Did my Stout stall? Gravity question...

Homebrew Talk - Beer, Wine, Mead, & Cider Brewing Discussion Forum

Help Support Homebrew Talk - Beer, Wine, Mead, & Cider Brewing Discussion Forum:

This site may earn a commission from merchant affiliate links, including eBay, Amazon, and others.

aehernandez

Member
Joined
Nov 11, 2010
Messages
22
Reaction score
0
Location
Los Angeles
Hi everyone,

Relatively new homebrewer here with a question about the gravity of a Stout I'm close to bottling. Quick background: a month ago, I brewed a Chocolate Hazelnut stout with extract and steeped grains. My starting gravity was pretty high at 1.056. I've been monitoring the fermentation and letting the beer mellow out a bit and been somewhat stumped by the fact that the gravity seems to have stalled at 1.025.

**Records supplied**
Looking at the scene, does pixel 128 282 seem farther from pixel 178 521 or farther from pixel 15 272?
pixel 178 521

---

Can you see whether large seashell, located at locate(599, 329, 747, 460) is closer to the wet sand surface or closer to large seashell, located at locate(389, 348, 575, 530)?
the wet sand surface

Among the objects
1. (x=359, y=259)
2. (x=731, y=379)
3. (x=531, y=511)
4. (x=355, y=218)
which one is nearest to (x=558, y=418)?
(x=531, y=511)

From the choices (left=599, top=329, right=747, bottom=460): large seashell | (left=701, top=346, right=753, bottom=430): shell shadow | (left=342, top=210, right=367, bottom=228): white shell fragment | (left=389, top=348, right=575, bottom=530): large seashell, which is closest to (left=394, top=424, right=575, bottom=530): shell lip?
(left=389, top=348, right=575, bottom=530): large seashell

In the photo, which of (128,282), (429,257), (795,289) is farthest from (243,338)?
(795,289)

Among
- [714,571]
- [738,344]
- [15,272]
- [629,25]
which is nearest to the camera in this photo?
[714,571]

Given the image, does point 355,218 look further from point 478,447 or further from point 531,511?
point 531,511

* * *

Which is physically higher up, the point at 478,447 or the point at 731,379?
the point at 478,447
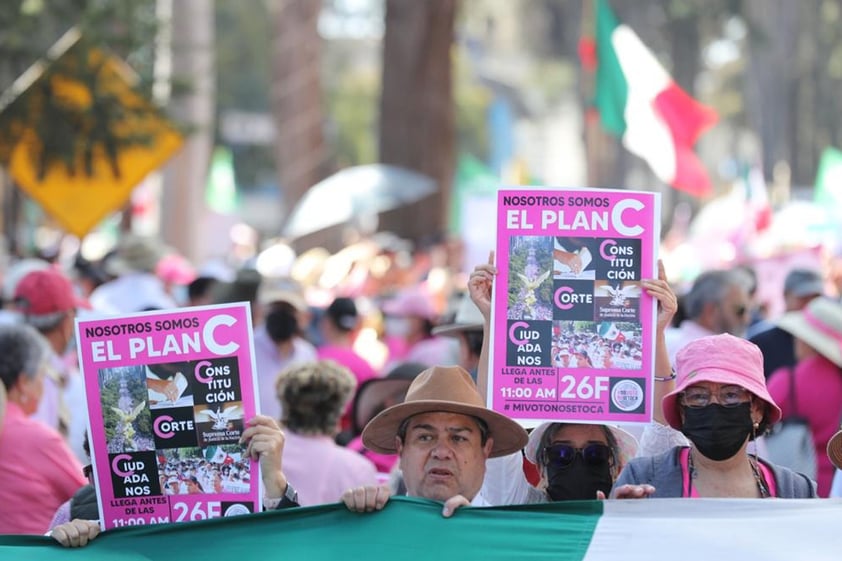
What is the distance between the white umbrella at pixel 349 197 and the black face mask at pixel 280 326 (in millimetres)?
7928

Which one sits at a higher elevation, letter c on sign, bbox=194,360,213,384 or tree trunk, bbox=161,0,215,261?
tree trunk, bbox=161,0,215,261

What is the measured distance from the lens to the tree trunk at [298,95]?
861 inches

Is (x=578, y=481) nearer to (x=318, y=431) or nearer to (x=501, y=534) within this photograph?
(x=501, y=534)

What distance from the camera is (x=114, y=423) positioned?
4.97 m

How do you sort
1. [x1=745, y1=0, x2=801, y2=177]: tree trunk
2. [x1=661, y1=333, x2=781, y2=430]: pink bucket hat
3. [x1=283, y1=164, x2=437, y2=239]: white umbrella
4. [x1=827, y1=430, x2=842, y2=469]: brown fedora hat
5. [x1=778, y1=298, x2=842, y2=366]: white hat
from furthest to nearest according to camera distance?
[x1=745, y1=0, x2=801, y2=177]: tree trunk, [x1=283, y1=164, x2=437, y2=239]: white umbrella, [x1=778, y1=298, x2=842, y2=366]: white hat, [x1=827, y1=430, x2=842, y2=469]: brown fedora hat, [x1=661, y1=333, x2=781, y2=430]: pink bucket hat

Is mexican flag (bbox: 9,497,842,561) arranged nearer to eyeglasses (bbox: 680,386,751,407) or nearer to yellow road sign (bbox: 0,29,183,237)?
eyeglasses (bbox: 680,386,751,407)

**Short task**
Using the homebrew forum post about the stalled stout, decide whether each statement agrees with it, answering yes or no and quoting the words that settle it. 1. The stout was brewed about a month ago. 2. The stout's gravity appears to have stopped dropping at 1.020. 3. The stout was made from extract and steeped grains.

**Output below**
1. Yes: "a month ago, I brewed a Chocolate Hazelnut stout"
2. No: "the gravity seems to have stalled at 1.025"
3. Yes: "with extract and steeped grains"